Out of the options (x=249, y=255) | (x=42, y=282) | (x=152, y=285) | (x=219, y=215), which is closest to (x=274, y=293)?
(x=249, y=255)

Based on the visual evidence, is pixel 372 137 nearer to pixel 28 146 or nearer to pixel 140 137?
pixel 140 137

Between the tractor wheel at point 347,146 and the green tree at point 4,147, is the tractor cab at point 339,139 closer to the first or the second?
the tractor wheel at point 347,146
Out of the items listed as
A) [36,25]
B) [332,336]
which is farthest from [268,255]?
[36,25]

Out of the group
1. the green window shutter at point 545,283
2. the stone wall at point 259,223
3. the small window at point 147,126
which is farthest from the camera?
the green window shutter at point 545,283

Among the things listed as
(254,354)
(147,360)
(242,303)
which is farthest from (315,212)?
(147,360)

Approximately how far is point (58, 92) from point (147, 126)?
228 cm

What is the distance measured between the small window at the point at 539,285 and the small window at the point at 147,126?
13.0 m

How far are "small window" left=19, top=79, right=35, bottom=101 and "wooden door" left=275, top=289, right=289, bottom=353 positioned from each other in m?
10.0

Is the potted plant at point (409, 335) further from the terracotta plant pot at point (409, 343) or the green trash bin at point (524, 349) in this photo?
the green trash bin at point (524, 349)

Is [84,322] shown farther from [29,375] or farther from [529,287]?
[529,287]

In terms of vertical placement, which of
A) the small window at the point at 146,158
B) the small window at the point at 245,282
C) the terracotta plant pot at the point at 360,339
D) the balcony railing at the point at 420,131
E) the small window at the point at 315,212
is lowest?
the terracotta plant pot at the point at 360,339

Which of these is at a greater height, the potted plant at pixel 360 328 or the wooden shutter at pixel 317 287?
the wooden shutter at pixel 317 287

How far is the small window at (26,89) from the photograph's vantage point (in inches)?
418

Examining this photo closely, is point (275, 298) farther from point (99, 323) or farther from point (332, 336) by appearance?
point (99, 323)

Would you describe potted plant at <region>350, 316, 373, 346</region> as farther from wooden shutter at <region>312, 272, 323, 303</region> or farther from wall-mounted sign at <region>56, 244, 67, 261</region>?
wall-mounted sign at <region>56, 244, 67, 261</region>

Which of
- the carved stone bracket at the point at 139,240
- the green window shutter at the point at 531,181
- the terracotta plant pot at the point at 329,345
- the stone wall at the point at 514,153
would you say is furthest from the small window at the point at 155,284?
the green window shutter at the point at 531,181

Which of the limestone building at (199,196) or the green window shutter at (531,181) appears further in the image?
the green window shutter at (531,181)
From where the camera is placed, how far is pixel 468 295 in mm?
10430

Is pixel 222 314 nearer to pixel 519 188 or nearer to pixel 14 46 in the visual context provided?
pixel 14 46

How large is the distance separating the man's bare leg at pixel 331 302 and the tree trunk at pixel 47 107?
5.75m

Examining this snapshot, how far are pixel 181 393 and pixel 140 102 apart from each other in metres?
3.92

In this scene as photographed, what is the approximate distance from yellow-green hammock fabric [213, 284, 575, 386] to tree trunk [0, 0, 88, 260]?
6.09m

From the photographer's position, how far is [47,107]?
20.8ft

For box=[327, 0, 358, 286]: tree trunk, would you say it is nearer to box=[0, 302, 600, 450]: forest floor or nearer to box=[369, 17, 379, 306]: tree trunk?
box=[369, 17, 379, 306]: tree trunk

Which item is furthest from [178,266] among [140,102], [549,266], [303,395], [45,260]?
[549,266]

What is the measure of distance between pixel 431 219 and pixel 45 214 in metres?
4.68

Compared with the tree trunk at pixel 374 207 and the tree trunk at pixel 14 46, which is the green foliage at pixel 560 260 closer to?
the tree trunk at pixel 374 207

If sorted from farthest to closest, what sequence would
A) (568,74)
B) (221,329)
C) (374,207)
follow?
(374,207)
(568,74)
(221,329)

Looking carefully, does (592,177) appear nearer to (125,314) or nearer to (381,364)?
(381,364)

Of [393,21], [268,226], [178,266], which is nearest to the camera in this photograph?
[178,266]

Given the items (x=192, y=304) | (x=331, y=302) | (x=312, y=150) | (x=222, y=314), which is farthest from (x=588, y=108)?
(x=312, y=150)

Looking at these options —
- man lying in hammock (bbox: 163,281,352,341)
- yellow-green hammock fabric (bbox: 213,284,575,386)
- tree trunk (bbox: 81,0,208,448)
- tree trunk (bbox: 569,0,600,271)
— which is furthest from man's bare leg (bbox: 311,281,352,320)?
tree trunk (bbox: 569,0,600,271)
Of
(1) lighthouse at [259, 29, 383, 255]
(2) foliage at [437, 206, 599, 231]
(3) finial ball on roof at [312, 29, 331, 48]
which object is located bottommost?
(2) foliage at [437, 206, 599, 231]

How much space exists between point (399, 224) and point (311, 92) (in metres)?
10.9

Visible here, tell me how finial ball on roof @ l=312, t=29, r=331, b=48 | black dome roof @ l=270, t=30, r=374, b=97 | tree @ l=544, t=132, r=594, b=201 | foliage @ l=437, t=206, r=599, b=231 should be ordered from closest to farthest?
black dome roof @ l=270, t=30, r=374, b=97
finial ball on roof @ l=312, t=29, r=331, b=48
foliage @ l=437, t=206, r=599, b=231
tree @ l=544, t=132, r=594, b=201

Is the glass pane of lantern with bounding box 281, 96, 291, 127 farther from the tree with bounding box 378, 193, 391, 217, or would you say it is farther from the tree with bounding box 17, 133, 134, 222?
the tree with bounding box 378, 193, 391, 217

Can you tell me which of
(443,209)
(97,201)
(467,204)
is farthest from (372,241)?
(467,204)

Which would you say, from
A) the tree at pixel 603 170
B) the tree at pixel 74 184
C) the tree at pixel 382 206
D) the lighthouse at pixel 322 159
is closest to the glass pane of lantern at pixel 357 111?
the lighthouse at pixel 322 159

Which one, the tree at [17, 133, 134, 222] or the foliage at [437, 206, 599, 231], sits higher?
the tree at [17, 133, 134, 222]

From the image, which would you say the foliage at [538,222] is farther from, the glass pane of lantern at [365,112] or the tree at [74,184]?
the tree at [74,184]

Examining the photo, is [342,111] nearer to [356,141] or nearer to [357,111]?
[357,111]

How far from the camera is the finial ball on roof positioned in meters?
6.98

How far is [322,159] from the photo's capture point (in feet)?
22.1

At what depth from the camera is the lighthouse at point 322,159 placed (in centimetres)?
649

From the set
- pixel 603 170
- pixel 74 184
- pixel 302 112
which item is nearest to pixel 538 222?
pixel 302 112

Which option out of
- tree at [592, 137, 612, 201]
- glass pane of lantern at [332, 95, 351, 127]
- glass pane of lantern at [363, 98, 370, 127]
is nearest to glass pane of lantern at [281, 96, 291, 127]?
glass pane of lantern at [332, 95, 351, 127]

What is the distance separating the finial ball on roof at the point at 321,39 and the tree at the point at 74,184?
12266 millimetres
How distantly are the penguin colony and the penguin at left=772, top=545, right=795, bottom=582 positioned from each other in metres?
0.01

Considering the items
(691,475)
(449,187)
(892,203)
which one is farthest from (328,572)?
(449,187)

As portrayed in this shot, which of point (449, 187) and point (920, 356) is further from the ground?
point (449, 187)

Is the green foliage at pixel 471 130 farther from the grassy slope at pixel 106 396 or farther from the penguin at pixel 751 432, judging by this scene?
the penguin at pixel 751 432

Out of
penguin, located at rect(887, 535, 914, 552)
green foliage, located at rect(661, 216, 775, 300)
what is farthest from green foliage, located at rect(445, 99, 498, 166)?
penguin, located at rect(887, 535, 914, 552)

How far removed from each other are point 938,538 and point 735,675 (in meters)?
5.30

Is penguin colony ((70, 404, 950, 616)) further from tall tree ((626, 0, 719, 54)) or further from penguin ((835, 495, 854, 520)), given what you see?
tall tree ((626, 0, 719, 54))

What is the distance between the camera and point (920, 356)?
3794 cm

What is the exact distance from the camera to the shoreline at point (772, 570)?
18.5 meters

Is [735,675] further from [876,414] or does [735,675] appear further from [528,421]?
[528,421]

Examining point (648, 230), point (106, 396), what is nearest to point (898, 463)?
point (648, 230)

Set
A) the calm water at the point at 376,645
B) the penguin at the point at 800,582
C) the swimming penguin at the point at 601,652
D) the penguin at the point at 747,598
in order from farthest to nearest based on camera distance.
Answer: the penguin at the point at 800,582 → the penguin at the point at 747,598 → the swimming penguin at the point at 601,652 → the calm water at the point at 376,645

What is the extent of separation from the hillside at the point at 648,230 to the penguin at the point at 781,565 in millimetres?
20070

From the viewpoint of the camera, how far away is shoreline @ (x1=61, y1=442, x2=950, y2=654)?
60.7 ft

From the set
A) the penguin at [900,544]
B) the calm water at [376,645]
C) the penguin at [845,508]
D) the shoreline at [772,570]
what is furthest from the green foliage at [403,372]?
-- -- --
» **Goal**:
Please rewrite the rows starting with the line that contains "How distantly are" and going on through the line that contains "Answer: the penguin", changing every "green foliage" to "leafy greenery" and leaving all else unchanged.

» **The output**:
How distantly are the penguin colony and the penguin at left=772, top=545, right=795, bottom=582 positioned from each other in metres?
0.01

Considering the items
(691,475)
(449,187)
(892,203)
which one is farthest from (328,572)?
(449,187)

As portrayed in this shot, which of point (449, 187) and point (920, 356) is further from the ground?
point (449, 187)

Is the leafy greenery at pixel 471 130 farther from the grassy slope at pixel 106 396 or farther from the penguin at pixel 751 432, judging by this scene?
the penguin at pixel 751 432

Out of
penguin, located at rect(887, 535, 914, 552)
leafy greenery, located at rect(661, 216, 775, 300)
what is farthest from leafy greenery, located at rect(445, 99, 498, 166)?
penguin, located at rect(887, 535, 914, 552)

How far removed from each other are point 938,538 and point 735,675 (in meters)?
5.30

Is penguin colony ((70, 404, 950, 616)) further from tall tree ((626, 0, 719, 54)) or further from penguin ((835, 495, 854, 520)), given what you see?
tall tree ((626, 0, 719, 54))

What is the distance between the camera and point (920, 356)?
3794 cm

What is the exact distance from the camera to the shoreline at point (772, 570)?
18.5 meters

Is [735,675] further from [876,414] or does [735,675] appear further from [528,421]?
[528,421]

Examining point (648, 230), point (106, 396), what is nearest to point (898, 463)?
point (648, 230)

Set
A) the calm water at the point at 376,645
B) the penguin at the point at 800,582
C) the swimming penguin at the point at 601,652
D) the penguin at the point at 747,598
in order from farthest to nearest based on camera distance.
Answer: the penguin at the point at 800,582 → the penguin at the point at 747,598 → the swimming penguin at the point at 601,652 → the calm water at the point at 376,645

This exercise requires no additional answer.